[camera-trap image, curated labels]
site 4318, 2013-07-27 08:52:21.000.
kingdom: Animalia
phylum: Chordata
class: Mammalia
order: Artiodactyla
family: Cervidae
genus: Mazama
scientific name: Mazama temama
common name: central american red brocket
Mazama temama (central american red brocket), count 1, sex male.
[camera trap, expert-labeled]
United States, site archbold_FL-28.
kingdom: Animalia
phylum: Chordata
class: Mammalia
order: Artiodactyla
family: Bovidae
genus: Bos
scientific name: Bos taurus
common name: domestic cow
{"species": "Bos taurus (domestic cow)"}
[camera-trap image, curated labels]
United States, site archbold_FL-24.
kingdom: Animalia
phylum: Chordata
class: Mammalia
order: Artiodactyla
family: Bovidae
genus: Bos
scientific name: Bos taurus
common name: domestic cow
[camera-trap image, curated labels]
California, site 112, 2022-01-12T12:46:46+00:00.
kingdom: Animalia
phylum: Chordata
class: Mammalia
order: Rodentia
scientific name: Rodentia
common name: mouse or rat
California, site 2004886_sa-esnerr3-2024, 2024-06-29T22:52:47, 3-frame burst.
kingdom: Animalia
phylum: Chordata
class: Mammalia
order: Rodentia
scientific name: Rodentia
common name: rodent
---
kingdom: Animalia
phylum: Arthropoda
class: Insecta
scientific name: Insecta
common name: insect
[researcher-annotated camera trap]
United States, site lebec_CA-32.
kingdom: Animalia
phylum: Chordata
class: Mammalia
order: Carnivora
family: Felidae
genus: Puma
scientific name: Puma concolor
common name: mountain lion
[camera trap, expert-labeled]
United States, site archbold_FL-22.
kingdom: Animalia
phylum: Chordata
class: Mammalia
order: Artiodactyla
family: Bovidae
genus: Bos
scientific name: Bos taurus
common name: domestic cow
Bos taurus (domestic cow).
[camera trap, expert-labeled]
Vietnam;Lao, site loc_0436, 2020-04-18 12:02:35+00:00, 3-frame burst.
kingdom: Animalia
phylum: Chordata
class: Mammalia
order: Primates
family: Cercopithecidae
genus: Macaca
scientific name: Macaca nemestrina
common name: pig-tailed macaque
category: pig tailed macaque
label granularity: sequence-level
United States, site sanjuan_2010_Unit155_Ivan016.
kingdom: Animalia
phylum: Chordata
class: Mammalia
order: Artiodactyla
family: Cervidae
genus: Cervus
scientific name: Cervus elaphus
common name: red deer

=-=-=-=-=

- _EXERCISE GOAL_
Reproduce every entry above so that each one matches its source exactly.

- _TASK RESPONSE_
[camera-trap image, curated labels]
site 4318, 2013-07-27 08:52:21.000.
kingdom: Animalia
phylum: Chordata
class: Mammalia
order: Artiodactyla
family: Cervidae
genus: Mazama
scientific name: Mazama temama
common name: central american red brocket
Mazama temama (central american red brocket), count 1, sex male.
[camera trap, expert-labeled]
United States, site archbold_FL-28.
kingdom: Animalia
phylum: Chordata
class: Mammalia
order: Artiodactyla
family: Bovidae
genus: Bos
scientific name: Bos taurus
common name: domestic cow
{"species": "Bos taurus (domestic cow)"}
[camera-trap image, curated labels]
United States, site archbold_FL-24.
kingdom: Animalia
phylum: Chordata
class: Mammalia
order: Artiodactyla
family: Bovidae
genus: Bos
scientific name: Bos taurus
common name: domestic cow
[camera-trap image, curated labels]
California, site 112, 2022-01-12T12:46:46+00:00.
kingdom: Animalia
phylum: Chordata
class: Mammalia
order: Rodentia
scientific name: Rodentia
common name: mouse or rat
California, site 2004886_sa-esnerr3-2024, 2024-06-29T22:52:47, 3-frame burst.
kingdom: Animalia
phylum: Chordata
class: Mammalia
order: Rodentia
scientific name: Rodentia
common name: rodent
---
kingdom: Animalia
phylum: Arthropoda
class: Insecta
scientific name: Insecta
common name: insect
[researcher-annotated camera trap]
United States, site lebec_CA-32.
kingdom: Animalia
phylum: Chordata
class: Mammalia
order: Carnivora
family: Felidae
genus: Puma
scientific name: Puma concolor
common name: mountain lion
[camera trap, expert-labeled]
United States, site archbold_FL-22.
kingdom: Animalia
phylum: Chordata
class: Mammalia
order: Artiodactyla
family: Bovidae
genus: Bos
scientific name: Bos taurus
common name: domestic cow
Bos taurus (domestic cow).
[camera trap, expert-labeled]
Vietnam;Lao, site loc_0436, 2020-04-18 12:02:35+00:00, 3-frame burst.
kingdom: Animalia
phylum: Chordata
class: Mammalia
order: Primates
family: Cercopithecidae
genus: Macaca
scientific name: Macaca nemestrina
common name: pig-tailed macaque
category: pig tailed macaque
label granularity: sequence-level
United States, site sanjuan_2010_Unit155_Ivan016.
kingdom: Animalia
phylum: Chordata
class: Mammalia
order: Artiodactyla
family: Cervidae
genus: Cervus
scientific name: Cervus elaphus
common name: red deer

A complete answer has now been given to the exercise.